India's new anti-graft party plans to contest national polls
Supporters of the Aam Aadmi Party (Common Man Party) hold brooms, the party symbol, in New Delhi on December 8, 2013
One of the Aam Aadmi ("common man") Party's top leaders, Prashant Bhushan, announced the decision after the first day of a two-day meeting of the party's top decision-making body in New Delhi to plan strategy for the elections, due in May.
The Aam Aadmi Party (AAP), formed just a year ago, "will fight the general elections, contest in the maximum number of states and in as many seats as possible," Bhushan told reporters in televised remarks in New Delhi.

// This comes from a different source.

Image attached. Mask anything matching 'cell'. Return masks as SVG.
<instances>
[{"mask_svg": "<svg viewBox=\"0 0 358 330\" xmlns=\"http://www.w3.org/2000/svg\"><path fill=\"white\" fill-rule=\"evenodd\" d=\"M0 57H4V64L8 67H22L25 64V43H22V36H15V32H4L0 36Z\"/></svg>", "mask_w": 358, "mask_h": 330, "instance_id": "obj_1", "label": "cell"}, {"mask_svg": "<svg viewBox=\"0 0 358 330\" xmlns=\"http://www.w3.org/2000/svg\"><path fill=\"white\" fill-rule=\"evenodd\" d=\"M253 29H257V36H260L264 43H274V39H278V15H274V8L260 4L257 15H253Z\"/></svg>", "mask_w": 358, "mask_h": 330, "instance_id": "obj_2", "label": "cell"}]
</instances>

He said the party was looking for "honest candidates".
The party won 28 seats in the 70-seat Delhi state assembly in polls in early December, routing the Congress party, which rules at the national level.
The AAP's success has engendered hope among corruption-weary Indians that it could signal the beginning the clean-up of the nation's graft-ridden politics.
Congress's rout in Delhi and three other state polls has been seen as one more sign the powerful Nehru-Gandhi dynasty, which has given India three premiers since independence, may lose office in the looming general elections.
The rookie party's performance in Delhi is being closely watched to see what it could deliver for the rest of India.
Party head Arvind Kejriwal, the new chief minister of the capital who has already slashed electricity costs and announced supplies of free water, has vowed to end the privileged culture surrounding Delhi's politicians and make his administration down-to-earth.
Kejriwal and his ministers have refused to occupy the sprawling bungalows built by India's former colonial rulers, opting for simpler dwellings or to stay in their own homes.
Their cars, meanwhile, are minus the red beacons and sirens that allowed their predecessors to zip through traffic.
The Aam Admi's symbol is a broom -- to sweep away India's endemic corruption and bribery.
The Aam Admi party said on its website that it would announce who would contest the elections within two weeks.
Earlier this month, India's parliament, heeding the anti-corruption voter mood, approved the appointment of a powerful anti-graft ombudsman to investigate wrongdoing in government.
Public tempers have mounted over string of corruption scandals embroiling the ruling Congress party.
Some 30 percent of Indian lawmakers in federal and state assemblies had criminal charges against them last year, according to local media.
But following a Supreme Court order last July, many faced being expelled from their seats.